Tuesday, November 18, 2014

'Tis the Season for Saying No


The holiday season is one in which we get invited to parties, asked to volunteer at school, attend cookie swaps, and buy gifts for family, friends, co-workers (the list goes on). It's tough saying no to these sorts of festive (expected) events.

In an effort to remove stress from my life, I've decided to start saying no. (I'm not sure how yet, or to what, but it has been decided.) The seed was planted by my yoga teacher, Janice Molinari, last week, when she began our class with the practice of saying "no", something she said is uncommon in yoga (I think she said it's usually the yoga of yes) . She explained -- my translation may not be exact -- that saying no to some things of our choosing, gives us space to say yes to other, more important, soul feeding things.
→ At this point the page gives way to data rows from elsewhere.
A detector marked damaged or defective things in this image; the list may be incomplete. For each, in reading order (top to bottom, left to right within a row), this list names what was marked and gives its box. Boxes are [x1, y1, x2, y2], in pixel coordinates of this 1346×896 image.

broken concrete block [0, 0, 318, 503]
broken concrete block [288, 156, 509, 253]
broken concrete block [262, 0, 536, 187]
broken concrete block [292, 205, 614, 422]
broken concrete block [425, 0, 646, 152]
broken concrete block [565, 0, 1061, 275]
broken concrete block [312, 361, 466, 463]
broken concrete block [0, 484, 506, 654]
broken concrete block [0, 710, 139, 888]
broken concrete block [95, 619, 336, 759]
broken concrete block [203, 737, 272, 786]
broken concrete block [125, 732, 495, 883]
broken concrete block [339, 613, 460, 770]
Saying no makes space in our life for the good things that are ahead, even if we have no idea what they are. At her workshop at Purple Om on Saturday, she spoke about reducing stress by creating healthy boundaries, one of which was getting enough sleep (there were others, but this has been particularly challenging for me). I decided that I would make a bedtime and value that boundary, regardless of what else might come up. 

The message came through again, last night, when another of my wonderful yoga teachers, Erika Sherger, spoke about aligning your outsides with your insides. She spoke of an accountant who had done yoga teacher training with her and, during training, she quit her job having realized it wasn't matching who she was anymore. This really began to resonate with me. The same message, twice, in as many weeks.


Processing this message with my friend, Tray (whom I attended these classes with, who has brought me back to yoga), she mentioned that she is making changes to her Christmas decorating schedule and shopping plan. She's taking care of herself while still getting things done; she's just doing them in a different way. To the old way, she's said no.

I am playing with where I will choose to say no, being mindful of what I'm choosing and why, and finding boundaries to support my yes choices. The task is something I've chosen not to take lightly, and will be thinking about over the coming weeks.

What might you say no to?

1 comment:

  1. Going out to dinner with people I don't like.